Backplane growth too slow to save opto firmHarry YeatesEdinburgh optical communications start-up Terahertz Photonics has been placed in administration.
The firm, which was developing materials for optical backplanes and telecoms components, had signed up to a £1.5m DTI-funded LINK project to develop 10Gbit/s polymer interconnects.
Terahertz was spun out of Heriot Watt University in 1998 to commercialise materials and processes for optical waveguides and components. Its two technologies were Truemode polymers, for applications such as fibre-to-the-home and optical backplanes, and a process known as Solica for low-cost deposition of silica on silicon.

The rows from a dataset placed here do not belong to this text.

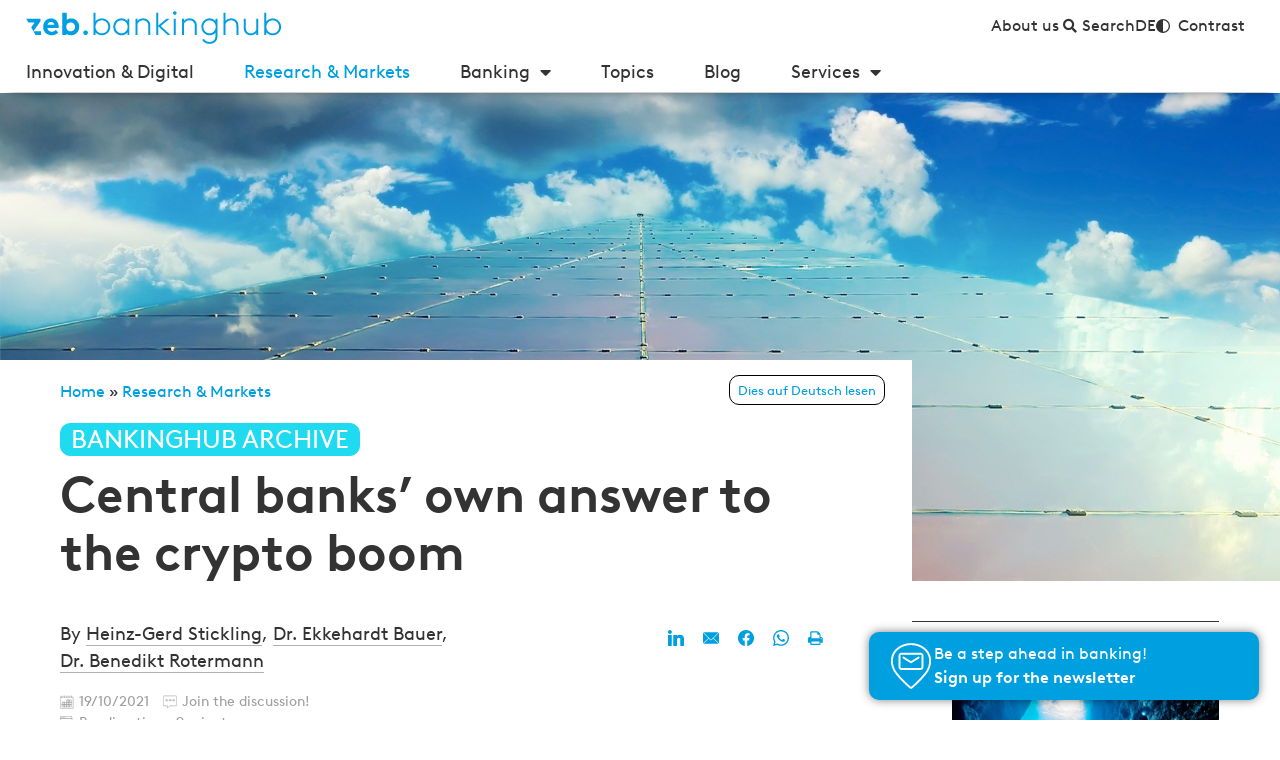

--- FILE ---
content_type: image/svg+xml
request_url: https://www.bankinghub.eu/wp-content/uploads/2024/12/bankinghub-logo-blue-10mm.svg
body_size: 3808
content:
<svg xmlns="http://www.w3.org/2000/svg" id="Logo_Subbrand" data-name="Logo+Subbrand" viewBox="0 0 357.87 62.36"><defs><style>      .cls-1 {        fill: #009fe3;      }    </style></defs><g><g><path class="cls-1" d="M45.91,29.59c.25-1.85,2.1-3.58,4.37-3.58s3.87,1.77,4.04,3.58h-8.41ZM59.92,32.03c0-5.68-4-10.43-9.63-10.43-6.06,0-9.93,4.96-9.93,10.64,0,6.4,4.59,10.6,10.68,10.6,3.16,0,6.39-1.3,8.37-3.66l-3.11-3.11c-.97,1.05-2.82,2.36-5.13,2.36-2.9,0-5.22-1.98-5.51-4.84h14.13c.08-.46.13-1.01.13-1.56h0Z"></path><path class="cls-1" d="M75.02,37.88c-3.04,0-5.61-2.09-5.61-5.6,0-3.69,2.57-5.6,5.61-5.6s5.51,2.51,5.51,5.6-2.47,5.6-5.51,5.6h0ZM75.69,21.6c-2.23,0-4.16.63-5.76,1.89v-8.99h-5.47v27.93h5.26v-1.64c1.68,1.43,3.62,2.06,5.68,2.06,3.03,0,5.89-1.35,7.7-3.45,1.6-1.85,2.61-4.38,2.61-7.15,0-6.02-4.46-10.64-10.01-10.64h0Z"></path><polygon class="cls-1" points="19.08 22.02 21.73 26.64 29.77 26.64 25.37 32.97 28.18 37.79 36.91 25.38 36.91 22.02 19.08 22.02 19.08 22.02"></polygon></g><polygon class="cls-1" points="28.18 37.79 30.82 42.42 37.75 42.42 37.75 37.79 28.18 37.79 28.18 37.79"></polygon></g><path class="cls-1" d="M158.72,24.88c1.66-2.19,4.34-3.31,7.21-3.31s5.59,1.21,7.25,3.45c1.12,1.48,1.75,3.18,1.75,6.53v10.88h-2.55v-10.7c0-2.69-.45-3.98-1.16-5.01-1.16-1.7-3.09-2.73-5.33-2.73-2.95,0-5.5,1.57-7.07,4.25v14.19h-2.55v-20.41h2.46v2.86Z"></path><path class="cls-1" d="M205.71,12.66c1.25,0,2.28,1.03,2.28,2.28s-1.03,2.24-2.28,2.24-2.24-.99-2.24-2.24.98-2.28,2.24-2.28ZM204.46,22.01h2.55v20.41h-2.55v-20.41Z"></path><path class="cls-1" d="M217.1,24.88c1.66-2.19,4.34-3.31,7.21-3.31s5.59,1.21,7.25,3.45c1.12,1.48,1.75,3.18,1.75,6.53v10.88h-2.55v-10.7c0-2.69-.45-3.98-1.16-5.01-1.16-1.7-3.09-2.73-5.33-2.73-2.95,0-5.5,1.57-7.07,4.25v14.19h-2.55v-20.41h2.46v2.86Z"></path><path class="cls-1" d="M308.01,39.64c-1.43,1.88-4.07,3.22-6.89,3.22-3.36,0-6.18-1.61-7.65-4.21-.76-1.39-1.21-3.04-1.21-5.77v-10.88h2.55v10.47c0,2.86.45,4.21,1.16,5.28,1.07,1.61,2.91,2.68,5.15,2.68,2.77,0,5.46-1.7,6.8-4.25v-14.19h2.55v20.41h-2.46v-2.78Z"></path><path class="cls-1" d="M269.43,24.74c1.61-2.15,4.39-3.18,7.12-3.18,2.95,0,5.59,1.21,7.25,3.45,1.12,1.48,1.75,3.18,1.75,6.53v10.88h-2.55v-10.7c0-2.69-.45-3.98-1.16-5.01-1.16-1.7-3.09-2.73-5.33-2.73-2.95,0-5.5,1.57-7.07,4.25v14.19h-2.55V14.49h2.55v10.25Z"></path><path class="cls-1" d="M93.69,36.77c1.63,0,2.92,1.3,2.92,2.92s-1.3,2.92-2.92,2.92-2.92-1.29-2.92-2.92,1.3-2.92,2.92-2.92Z"></path><path class="cls-1" d="M146.19,42.42v-3c-1.52,2.06-4.16,3.45-7.34,3.45-1.93,0-4.07-.49-6.09-1.92-2.68-1.88-4.34-5.06-4.34-8.73,0-3.4,1.48-6.4,3.8-8.37,1.7-1.39,4.03-2.28,6.49-2.28,2.95,0,5.64,1.21,7.47,3.27v-2.82h2.46v20.41h-2.46ZM146.48,32.22c0-4.48-3.47-8.12-7.75-8.12s-7.75,3.64-7.75,8.12,3.47,8.12,7.75,8.12,7.75-3.64,7.75-8.12Z"></path><path class="cls-1" d="M196.59,42.42l-11.59-10.79v10.79h-2.55V14.49h2.55v16.02l10.43-8.5h3.8l-11.19,9.18,12.13,11.23h-3.58Z"></path><path class="cls-1" d="M114.11,21.63c-3.21,0-6.08,1.44-8.02,3.71v-.59s0-10.25,0-10.25h-2.55v27.93h2.46v-3.41c1.94,2.32,4.85,3.8,8.1,3.8,5.84,0,10.57-4.74,10.57-10.59s-4.73-10.59-10.57-10.59ZM114.11,40.43c-4.43,0-8.02-3.67-8.02-8.21s3.59-8.21,8.02-8.21,8.02,3.67,8.02,8.21-3.59,8.21-8.02,8.21Z"></path><path class="cls-1" d="M328.64,21.69c-3.21,0-6.08,1.44-8.02,3.71v-.59s0-10.25,0-10.25h-2.55v27.93h2.46v-3.41c1.94,2.32,4.85,3.8,8.1,3.8,5.84,0,10.57-4.74,10.57-10.59s-4.73-10.59-10.57-10.59ZM328.64,40.48c-4.43,0-8.02-3.67-8.02-8.21s3.59-8.21,8.02-8.21,8.02,3.67,8.02,8.21-3.59,8.21-8.02,8.21Z"></path><path class="cls-1" d="M256.81,22.01v2.85c-1.88-2.02-4.51-3.29-7.44-3.29-5.7,0-10.33,4.77-10.33,10.65s4.62,10.65,10.33,10.65c2.88,0,5.48-1.23,7.35-3.19v2.75c0,2.55-.18,4.03-.81,5.28-1.03,2.01-3.13,3.49-6.58,3.49-3.27,0-5.77-1.52-7.3-3.94l-2.01,1.48c2.06,3.09,5.37,4.88,9.27,4.88,4.48,0,7.38-1.92,8.86-4.7.85-1.61,1.12-3.58,1.12-6.58v-20.32h-2.46ZM249.28,40.34c-4.3,0-7.78-3.64-7.78-8.13s3.48-8.13,7.78-8.13,7.78,3.64,7.78,8.13-3.48,8.13-7.78,8.13Z"></path></svg>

In January last year the firm received second round funding worth £6m from venture capital backers Add Partners and Scottish Equity Partners. And in October it sold its coatings business to Helia Photonics in order to concentrate on its optical products.
At the time chief technology officer Frank Tooley told EW: "We're enabling people to make optical backplanes for the first time. It's a market that is newly required and is growing from zero." It would appear it did not grow fast enough to support the firm. Terahertz joins fellow Scottish optical technology failure Essient Photonics, a Glasgow University spin out that went under in May.
The DTI said it wanted to save the LINK Storlite project, to which Terahertz was supplying its polymer technology. "Our view is, we try to be as flexible as possible to keep the thing alive," said the programme's Steve Woodard.